En Occident et dans le monde entier, les médias étaient alors focalisés sur « la crise du Golfe » et relataient comment les USA, sous la présidence de George Bush senior, avaient engagé la plus grande opération militaire depuis la Seconde Guerre mondiale à la tête d’une coalition de pays rassemblant notamment l’Allemagne, la France, la Grande-Bretagne, l’Italie et les Pays-Bas pour libérer le Koweït de l’occupation irakienne, au cours d’une opération baptisée « Tempête du Désert », en janvier et février 1991 [1]. Ainsi, les grands networks eurent simultanément deux étranges histoires à livrer au public : une guerre propre dans le golfe Persique et le scandale Gladio en Europe, qu’ils choisirent finalement d’étouffer [2].
Suite aux révélations du Premier ministre italien Giulio Andreotti, le scandale franchit les frontières de l’Italie quand, le 30 octobre, l’ancien Premier ministre socialiste de la Grèce Andreas Papandreou confirma dans le quotidien grec Ta Nea qu’il avait découvert, en 1984, une structure secrète de l’OTAN très similaire au Gladio italien dont il avait alors aussitôt ordonné le démantèlement.

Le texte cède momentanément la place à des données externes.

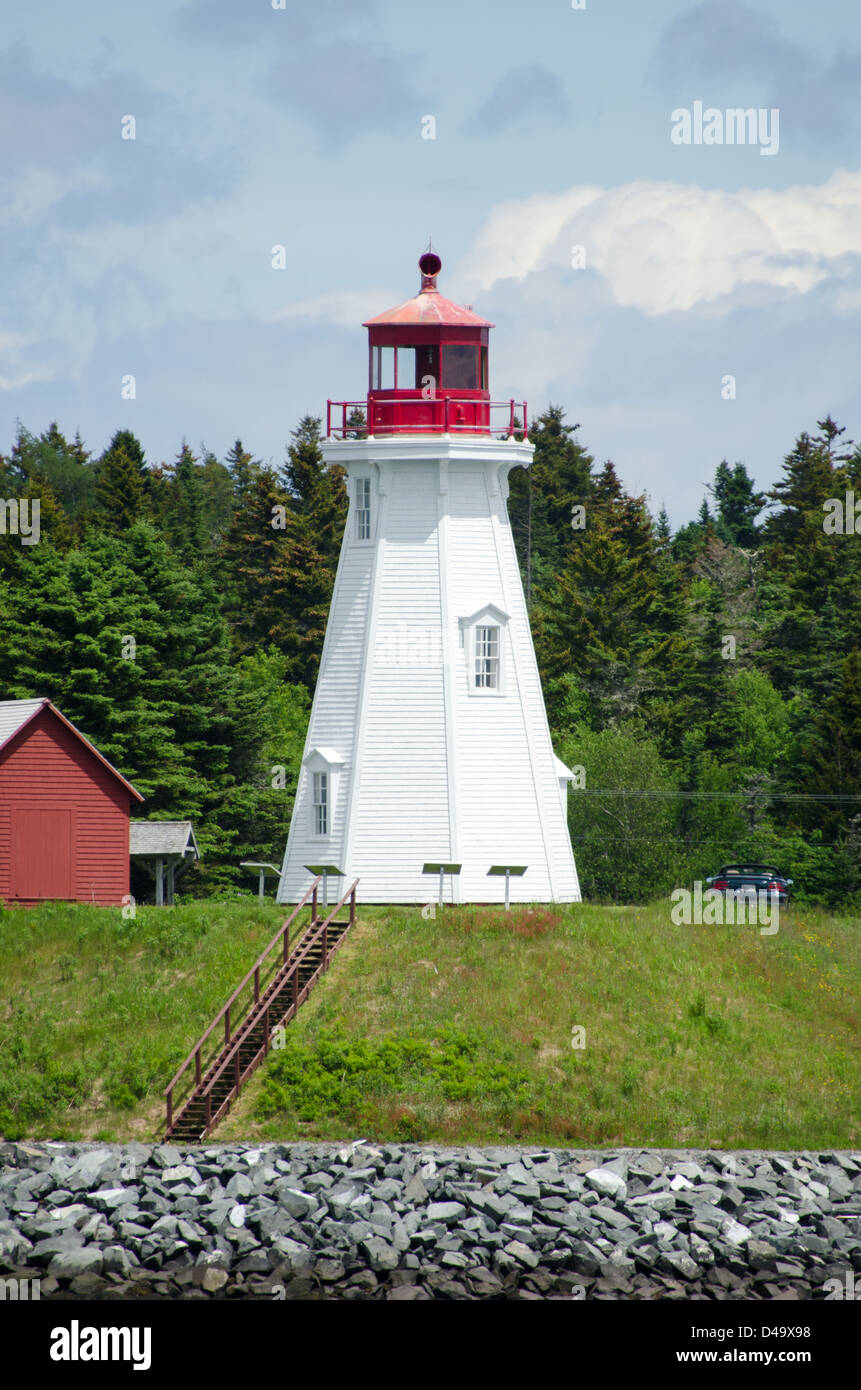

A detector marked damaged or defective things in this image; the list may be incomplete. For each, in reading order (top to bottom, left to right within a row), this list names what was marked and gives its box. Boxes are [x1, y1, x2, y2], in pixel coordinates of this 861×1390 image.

Des voix s’élevèrent pour réclamer une enquête parlementaire sur l’armée secrète et son rôle supposé dans le putsch des colonels de 1967 mais le gouvernement conservateur de l’époque ne donna pas suite. Le ministre de la Défense Varvitsiotis expliqua qu’un ancien attaché militaire grec à Washington qui avait travaillé pour l’OTAN examinerait les accusations mais annonça d’office : « Le gouvernement n’a rien à craindre » [3].
De Grèce, le scandale gagna ensuite l’Allemagne où, le 5 novembre, un parlementaire vert, Manfred Such, ayant pris connaissance de l’affaire dans le quotidien allemand TAZ, somma solennellement le gouvernement d’Helmut Kohl de s’exprimer sur l’existence soupçonnée de structures de type Gladio en Allemagne. Tandis qu’au ministère de la Défense allemand, on réfléchissait à la manière dont il convenait de traiter cette requête, la chaîne de télévision privée RTL provoqua l’indignation publique en révélant, au cours d’un reportage spécial consacré à Gladio, que d’anciens membres de la Waffen SS d’Hitler avaient fait partie de la branche allemande du réseau et que, dans de nombreux autres pays, des partisans de l’extrême droite avaient été enrôlés dans l’armée secrète anticommuniste.
La tension monta encore d’un cran lorsque le porte-parole du gouvernement allemand Hans Klein tenta d’expliquer, de manière confuse, que « le Gladio allemand n’était pas, comme on a pu le prétendre, un commando secret ou une unité de guérilla », et ajouta qu’il ne pouvait évoquer les détails à cause du secret-défense [4]. Les déclarations de Klein provoquèrent un tollé parmi les socio-démocrates et les verts de l’opposition qui y virent un tremplin à l’approche des élections fédérales. Le parlementaire Hermann Scheer, le spécialiste des questions de Défense du SPD, le parti social-démocrate allemand, compara ce mystérieux réseau à une sorte de « Ku Klux Klan », davantage voué à mener des opérations clandestines contre la population et l’opposition qu’à lutter contre une improbable invasion soviétique. Scheer insistait sur l’urgence de diligenter une enquête sur Gladio « avant qu’on puisse faire disparaître les preuves » [5]. « Cette affaire est du ressort du procureur général (Generalbundesanwalt) », expliqua Scheer, « car l’existence d’une organisation militaire secrète en dehors de tout contrôle gouvernemental ou parlementaire est totalement contraire à la loi fondamentale et relève, à ce titre, de la justice pénale » [6].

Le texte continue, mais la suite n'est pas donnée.